I am well acquainted with the problem of weeds. You can’t come from the farm without having struggled against their intrusion into your well laid plans for planting and yields. I remember how my father, and all the farmers would long for an absolutely clean bean field. The would drive down the road, looking down the rows, checking and looking, watching each other’s fields, and sometimes helpfully pointing out the weeds. “Hey Ervin, I see you’ve got some sunflowers out there…”
That was all it would take to make my father head out, grab his trusty “bean hook” and start out down the row to extricate the offenders. Our solution to the weed problem, get rid of it all right now.
Jesus tells the parable of this parable of the Wheat and the Tares as a way of describing how God is working in God’s creation to bring about the Kingdom. It is a bit of a frustrating picture, particularly if you, like my father, like to see a nice, clean field.
The “weeds” that Jesus describes is most likely Darnel, a plant that looks just like wheat when it is young and as it grows, and that only shows its ugly head – literally– when the wheat is already tall and beginning to head out. Then you can see it for what it truly is.
But now there is a problem as well. The Darnel has a gangly root system that intertwines with the surrounding wheat plants. If you try to take it out now when you can recognize it, you will take out the good with the bad.
Jesus therefore tries to answer a number of questions with this parable. The first question that we don’t often even think about, is the question of where evil comes from.
“Master, did you not sow good seed in your field?” The servants ask.
That is a loaded question, one that we find ourselves asking from time to time under our breath. If God is good, and God creates everything, where does this evil come from? Where do these “weeds” come from that pop up and that we can seemingly do nothing about?
Well evil, like weeds, is often just a good part of creation misplaced. “An enemy has done this.” The Master proclaims. Someone has put something where it shouldn’t be!
Take a look at your yard sometime and you will find there what I find in mine, Dandelions. A perfectly good plant, but not native to the U.S. at all, brought here by our British ancestors because they liked to eat the greens.
Now of course, there is almost no temperate climate place in the U.S. where you can’t find Dandelion willing to take over. Is it a bad, an evil plant? No, it is just misplaced, taken away from the things that kept it in check.
Begin therefore to see God’s frustration, God’s dilemma. The whole of creation was made good. Darnel has its place. But Darnel’s place is not in the middle of a wheat field!
So also, there are things that we have and that we do that sometimes get misplaced.
It is good to have care and concern for your neighbor, but too much talk about what they do, or don’t do, too many shouts of “I see you’ve got some sunflowers out there.” Becomes gossip and nagging, and gossip breeds resentment and distrust and destroys the very community that it intends to care for. Is it bad, evil to care about your neighbor? No, but such care can be misplaced.
In the same way it can be evil not to care, to let your neighbor, your community deteriorate because you don’t want to be seen as a nuisance, a busybody. Something happens in the house next to you, noise and shouts and sounds of violence. Do you call the police? Do you risk your family, your neighborhood, the label it might bring to you?
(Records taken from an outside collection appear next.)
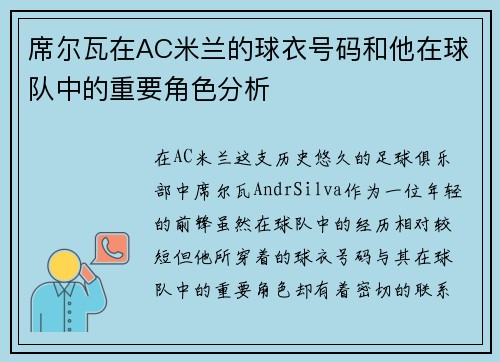 席尔瓦在AC米兰的球衣号码和他在球队中的重要角色分析

在AC米兰这支历史悠久的足球俱乐部中席尔瓦AndrSilva作为一位年轻的前锋虽然在球队中的经历相对较短但他所穿着的球衣号码与其在球队中的重要角色却有着密切的联系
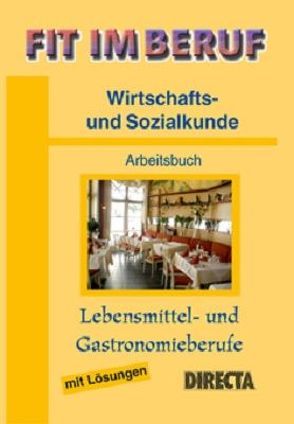 FIT IM BERUF

Wirtschafts- und Sozialkunde

Arbeitsbuch

Lebensmittel- und Gastronomieberufe

mit Lösungen

DIRECTA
Which is worse, to be known as someone who does not care, or to be known as someone who is a nosy neighbor.
You see the problem. How is God to deal with evil?
Should God come strutting in with machete in hand, hacking out the evil whatever it is, and if some good goes down with it, well, that’s the price you pay for not having the seeds spread?
We might say at first think that is what we want. We would like a God who takes care of evil wherever it rears its ugly head, right away. But think about that again. What if that evil is surrounding you? What if you find yourself intertwined, for no apparent reason or fault of your own, in schemes and evil plots? Do you want God to come in hacking? Would this God be any comfort, any hope at all if evil surrounded you?
It is also no comfort to have a God who just lets evil have its way. A do nothing God who lets whatever happens, happen. Who wants an impotent God?
See the dilemma in which God is caught . Evil must be dealt with, yes, but how to do it without destroying the good as well?
The answer, Jesus says, lies in this matter of the Kingdom. God will wait until the time of harvest to distinguish, to judge, and then to separate.
God could come in hacking, but God chooses rather deal patiently with us, and with creation.
God cares enough for you that God does not want to accidentally destroy you in any quest to rid the world of evil. God has faith that you are strong enough to see things through until the time of harvest. You will live with evil in your midst. It will intertwine around your very roots from time to time. But you are stronger than whatever threatens you because of the Gospel, and a harvest is coming. Until that time, God continues to send the gentle rains, on the just and the unjust. God continues to give the life giving warmth of his Son, to sustain those who find themselves surrounded and intertwined by evil.
What at first does not sound very comforting, is in reality the ultimate in care. God cares enough for you that God will not allow you to be forgotten, lost in the shuffle, forsaken or accidentally cut down in any vendetta to rid the world of evil. You will be saved from the evil that you are caught up in, when the time is right and safest for you. That is God’s promise in this parable.
“Action without study is fatal. Study without action is futile.”